Sokrates’in öğretim yöntemi, doğurtucu yöntemi içerir. Bir ebe işlevi gören öğretmenin görevi, bilgiyi olduğu gibi öğrencilerine aktarmak değildir. Sokratik eğitim yöntemine damgasını vuran şey, birtakım sanılar yerine, bilginin hazır ve kolayca karara bağlanan bir şeymiş gibi zahmetsizce aktarılması değil, ancak bilen tarafından kendisine mal edilme sürecinin yalnızca onun kendi araştırmasıyla mümkün olduğunun asla unutulmamasıdır. Doğurtucu yöntem, öğretmenin, salt kendi çabasıyla bilgiyi, sanki bilgi salt temas yoluyla dolu bir kaptan boş bir kaba akabilen türden bir şeymiş gibi bir başkasının ruhuna damla damla akıtamayacağı ve bilgiyi bir başkasının ruhunda yoktan var edemeyeceği kavrayışına dayanır. Öğretmenle öğrenci arasındaki ilişki, daha çok ebeyle doğurmak üzere olan bir kadının arasındaki ilişkiye benzer. Tıpkı ebenin birtakım ilaçlar telkinler ve tekniklerle gebe kadında doğum sancılarını teşvik etmesi gibi, öğretmen de gebe ruhta, öğrencinin bilgiye duyduğu ihtiyacın farkına varmasını sağlayan ustalıklı sorgulamayla gebe ruhu araştırmaya ve sorgulamaya sevk eder. Öğretmen, bilgiyi veren kimse ya da bilginin nedeni değildir, ancak yalnızca bilginin doğuşu için bir araç, bir vesiledir.

Ebeninkinin tersine öğretmenin işi burada bitmez.
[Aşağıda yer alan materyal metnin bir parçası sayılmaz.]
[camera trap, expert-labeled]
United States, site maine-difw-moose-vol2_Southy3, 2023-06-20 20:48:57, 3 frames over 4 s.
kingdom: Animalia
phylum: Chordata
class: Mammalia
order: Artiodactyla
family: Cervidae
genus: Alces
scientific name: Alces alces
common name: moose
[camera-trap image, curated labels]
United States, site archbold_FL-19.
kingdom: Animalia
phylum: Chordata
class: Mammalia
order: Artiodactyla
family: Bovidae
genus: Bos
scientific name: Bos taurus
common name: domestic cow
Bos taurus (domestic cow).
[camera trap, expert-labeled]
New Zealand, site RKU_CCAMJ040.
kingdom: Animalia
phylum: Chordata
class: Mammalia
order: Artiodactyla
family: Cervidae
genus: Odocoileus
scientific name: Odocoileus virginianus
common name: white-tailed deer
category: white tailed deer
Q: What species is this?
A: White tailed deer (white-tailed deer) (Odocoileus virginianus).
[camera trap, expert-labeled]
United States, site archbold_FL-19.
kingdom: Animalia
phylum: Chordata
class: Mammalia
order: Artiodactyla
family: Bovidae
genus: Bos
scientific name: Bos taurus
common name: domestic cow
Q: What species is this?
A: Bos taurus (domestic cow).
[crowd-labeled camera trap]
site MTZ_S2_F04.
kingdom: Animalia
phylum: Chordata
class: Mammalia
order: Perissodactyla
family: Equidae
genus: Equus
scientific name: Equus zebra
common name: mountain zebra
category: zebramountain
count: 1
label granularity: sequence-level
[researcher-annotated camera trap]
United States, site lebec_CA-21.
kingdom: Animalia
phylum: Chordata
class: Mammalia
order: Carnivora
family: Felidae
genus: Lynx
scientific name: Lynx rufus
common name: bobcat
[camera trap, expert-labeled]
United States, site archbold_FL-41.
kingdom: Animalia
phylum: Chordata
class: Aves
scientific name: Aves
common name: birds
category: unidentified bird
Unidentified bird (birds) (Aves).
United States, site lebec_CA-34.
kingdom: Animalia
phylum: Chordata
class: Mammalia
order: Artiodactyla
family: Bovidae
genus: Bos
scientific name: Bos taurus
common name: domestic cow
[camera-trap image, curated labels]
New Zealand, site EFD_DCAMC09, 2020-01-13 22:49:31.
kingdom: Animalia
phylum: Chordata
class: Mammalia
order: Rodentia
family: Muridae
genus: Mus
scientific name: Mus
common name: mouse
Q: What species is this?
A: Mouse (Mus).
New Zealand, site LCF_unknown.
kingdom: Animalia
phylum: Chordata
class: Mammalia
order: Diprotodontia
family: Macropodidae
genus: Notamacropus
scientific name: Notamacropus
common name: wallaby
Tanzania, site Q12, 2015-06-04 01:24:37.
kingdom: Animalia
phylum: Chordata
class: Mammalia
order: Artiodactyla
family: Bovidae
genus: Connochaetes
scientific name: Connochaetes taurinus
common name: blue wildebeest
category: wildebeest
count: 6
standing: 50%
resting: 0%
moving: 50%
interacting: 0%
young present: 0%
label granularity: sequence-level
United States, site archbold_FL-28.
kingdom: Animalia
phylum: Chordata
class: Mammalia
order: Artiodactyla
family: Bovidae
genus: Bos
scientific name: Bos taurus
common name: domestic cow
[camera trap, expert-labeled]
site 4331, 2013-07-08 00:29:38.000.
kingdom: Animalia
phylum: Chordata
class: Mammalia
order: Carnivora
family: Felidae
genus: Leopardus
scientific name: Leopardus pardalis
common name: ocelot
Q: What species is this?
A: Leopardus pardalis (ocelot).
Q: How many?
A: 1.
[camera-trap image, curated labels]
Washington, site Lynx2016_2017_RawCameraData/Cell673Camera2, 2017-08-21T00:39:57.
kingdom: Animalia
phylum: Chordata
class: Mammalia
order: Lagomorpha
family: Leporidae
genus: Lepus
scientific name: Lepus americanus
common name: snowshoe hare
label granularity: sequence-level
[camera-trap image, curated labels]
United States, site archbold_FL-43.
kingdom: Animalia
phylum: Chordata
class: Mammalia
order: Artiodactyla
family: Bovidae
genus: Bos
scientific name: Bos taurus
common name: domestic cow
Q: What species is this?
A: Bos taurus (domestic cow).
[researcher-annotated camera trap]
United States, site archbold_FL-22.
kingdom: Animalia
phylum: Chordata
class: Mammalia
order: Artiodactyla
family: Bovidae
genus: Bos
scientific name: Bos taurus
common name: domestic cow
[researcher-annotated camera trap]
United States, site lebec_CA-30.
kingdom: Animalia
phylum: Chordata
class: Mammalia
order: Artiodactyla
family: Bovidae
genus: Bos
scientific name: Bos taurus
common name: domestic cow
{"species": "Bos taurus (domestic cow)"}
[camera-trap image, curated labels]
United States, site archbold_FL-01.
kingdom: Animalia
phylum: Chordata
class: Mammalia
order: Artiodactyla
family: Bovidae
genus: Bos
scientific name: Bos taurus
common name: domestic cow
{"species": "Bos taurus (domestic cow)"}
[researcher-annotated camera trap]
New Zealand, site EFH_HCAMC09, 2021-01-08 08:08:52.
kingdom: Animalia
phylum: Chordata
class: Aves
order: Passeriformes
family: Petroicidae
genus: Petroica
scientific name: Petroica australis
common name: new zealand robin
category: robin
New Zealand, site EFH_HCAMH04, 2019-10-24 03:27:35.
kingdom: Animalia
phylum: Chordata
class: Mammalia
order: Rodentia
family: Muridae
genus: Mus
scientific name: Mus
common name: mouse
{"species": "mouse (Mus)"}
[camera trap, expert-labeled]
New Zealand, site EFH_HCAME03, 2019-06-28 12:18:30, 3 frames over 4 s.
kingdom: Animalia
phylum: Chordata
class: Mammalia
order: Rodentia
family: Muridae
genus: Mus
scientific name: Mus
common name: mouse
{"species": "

Öğretmen, öğrencinin ürettiği bilgiyi sınar ve ciddi bir sınama ve eleştiri süzgecinden geçirir.

Öğretmen, yalnızca, bildiğinin hesabını verdiği ve ürettiği argümanı savunabilir hâle geldiği zaman tatmin olur (Versenyi, 2007: 122-123).

Onun için, öğretmenin öğrenci üzerindeki mutlak otoritesini reddeden Sokrates’in eğitim metodu, öğretmenin kendi bilgi ve kurallarını öğrenciye aktarması şeklinde işleyen bir yöntem değil, bilakis öğrenciyle birlikte belli bir konuda bilgi sahibi olma yöntemidir.